Multi-Node Implementation for PyTorch on Olivia

This is part 3 of the PyTorch on Olivia guide. See Single-GPU Implementation for PyTorch on Olivia for single-GPU and Multi-GPU Implementation for PyTorch on Olivia for multi-GPU setup.

Multi-node training on Olivia requires a consistent NCCL-enabled module environment and a stable rendezvous endpoint shared by all nodes. The job script below handles both.

Learning Outcomes

By the end of this part, you can:

  1. Launch PyTorch training across multiple nodes with torchrun.

  2. Configure the required module environment for distributed communication.

  3. Set rendezvous parameters correctly for a stable multi-node start.
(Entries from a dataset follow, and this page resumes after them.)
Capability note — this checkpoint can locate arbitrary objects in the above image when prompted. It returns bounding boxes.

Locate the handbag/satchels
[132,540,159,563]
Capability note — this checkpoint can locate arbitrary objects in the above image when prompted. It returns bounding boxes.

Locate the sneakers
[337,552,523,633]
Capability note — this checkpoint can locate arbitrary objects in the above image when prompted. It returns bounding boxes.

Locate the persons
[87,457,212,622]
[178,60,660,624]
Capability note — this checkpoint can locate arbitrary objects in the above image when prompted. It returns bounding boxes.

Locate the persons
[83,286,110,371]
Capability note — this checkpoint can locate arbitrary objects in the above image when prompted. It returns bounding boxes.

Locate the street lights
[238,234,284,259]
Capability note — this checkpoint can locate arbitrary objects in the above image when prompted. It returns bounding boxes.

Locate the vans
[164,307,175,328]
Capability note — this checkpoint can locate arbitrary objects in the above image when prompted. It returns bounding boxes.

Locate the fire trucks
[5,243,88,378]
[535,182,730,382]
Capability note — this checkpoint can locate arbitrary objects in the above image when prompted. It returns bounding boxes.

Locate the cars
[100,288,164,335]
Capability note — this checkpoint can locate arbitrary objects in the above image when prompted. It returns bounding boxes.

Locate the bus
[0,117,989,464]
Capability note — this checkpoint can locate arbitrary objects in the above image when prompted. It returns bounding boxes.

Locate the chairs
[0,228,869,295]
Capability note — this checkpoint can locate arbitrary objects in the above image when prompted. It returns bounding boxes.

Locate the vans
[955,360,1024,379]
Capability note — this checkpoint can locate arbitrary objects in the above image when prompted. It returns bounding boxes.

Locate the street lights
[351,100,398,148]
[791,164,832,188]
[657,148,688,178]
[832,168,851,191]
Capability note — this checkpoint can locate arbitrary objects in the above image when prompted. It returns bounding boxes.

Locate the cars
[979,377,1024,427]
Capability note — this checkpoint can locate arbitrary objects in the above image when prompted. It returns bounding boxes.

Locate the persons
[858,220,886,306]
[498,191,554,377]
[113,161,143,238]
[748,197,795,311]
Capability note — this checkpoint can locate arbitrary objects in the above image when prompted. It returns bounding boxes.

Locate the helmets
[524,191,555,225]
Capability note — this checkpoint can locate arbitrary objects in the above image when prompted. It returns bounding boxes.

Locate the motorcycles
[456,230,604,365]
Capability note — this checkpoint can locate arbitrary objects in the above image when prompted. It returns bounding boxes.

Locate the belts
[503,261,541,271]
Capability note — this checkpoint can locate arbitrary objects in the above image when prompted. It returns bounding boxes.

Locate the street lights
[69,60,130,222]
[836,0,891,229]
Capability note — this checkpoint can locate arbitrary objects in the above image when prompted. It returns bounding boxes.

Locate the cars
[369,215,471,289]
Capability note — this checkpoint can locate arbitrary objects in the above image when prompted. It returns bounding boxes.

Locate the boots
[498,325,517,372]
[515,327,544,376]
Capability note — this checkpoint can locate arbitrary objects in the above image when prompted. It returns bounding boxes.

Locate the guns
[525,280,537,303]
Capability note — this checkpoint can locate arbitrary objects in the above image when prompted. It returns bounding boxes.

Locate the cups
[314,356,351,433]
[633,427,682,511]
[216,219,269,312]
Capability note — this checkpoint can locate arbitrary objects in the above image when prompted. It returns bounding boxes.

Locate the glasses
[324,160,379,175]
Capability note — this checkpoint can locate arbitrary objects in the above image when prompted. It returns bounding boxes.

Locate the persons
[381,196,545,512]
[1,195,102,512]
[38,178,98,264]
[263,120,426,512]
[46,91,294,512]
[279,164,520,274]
Job Script for Multi-Node Training

Choose either module-based launch or direct container launch.

 1#!/bin/bash
 2#SBATCH --account=<project_number>
 3#SBATCH --job-name=resnet_multinode_mod
 4#SBATCH --output=multinode_module_%j.out
 5#SBATCH --error=multinode_module_%j.err
 6#SBATCH --time=01:00:00
 7#SBATCH --partition=accel
 8#SBATCH --nodes=2
 9#SBATCH --ntasks-per-node=1
10#SBATCH --gpus-per-node=4
11#SBATCH --cpus-per-task=72
12#SBATCH --mem=440G
13
14set -euo pipefail
15
16SCRIPT_DIR="/cluster/work/projects/<project_number>/<username>/pytorch_olivia"
17
18ml reset
19ml load NRIS/GPU
20ml load NCCL/2.26.6-GCCcore-14.2.0-CUDA-12.8.0
21ml use /cluster/work/support/pytorch_module
22ml load PyTorch/2.8.0
23
24export PYTORCH_OVERLAY_MODE=ro
25
26cd "${SCRIPT_DIR}"
27
28mapfile -t nodes < <(scontrol show hostnames "${SLURM_JOB_NODELIST}")
29head_node="${nodes[0]}"
30export RDZV_ENDPOINT="${head_node}:29500"
31
32echo "Head node: ${head_node}"
33echo "Rendezvous endpoint: ${RDZV_ENDPOINT}"
34
35srun torchrun \
36  --nnodes="${SLURM_JOB_NUM_NODES}" \
37  --nproc_per_node="${SLURM_GPUS_ON_NODE}" \
38  --rdzv_id="${SLURM_JOB_ID}" \
39  --rdzv_backend=c10d \
40  --rdzv_endpoint="${RDZV_ENDPOINT}" \
41  train_ddp.py --epochs 100 --batch-size 2048 --base-lr 0.04 --target-accuracy 0.95 --patience 2

The submit and monitor commands are identical for both launch modes.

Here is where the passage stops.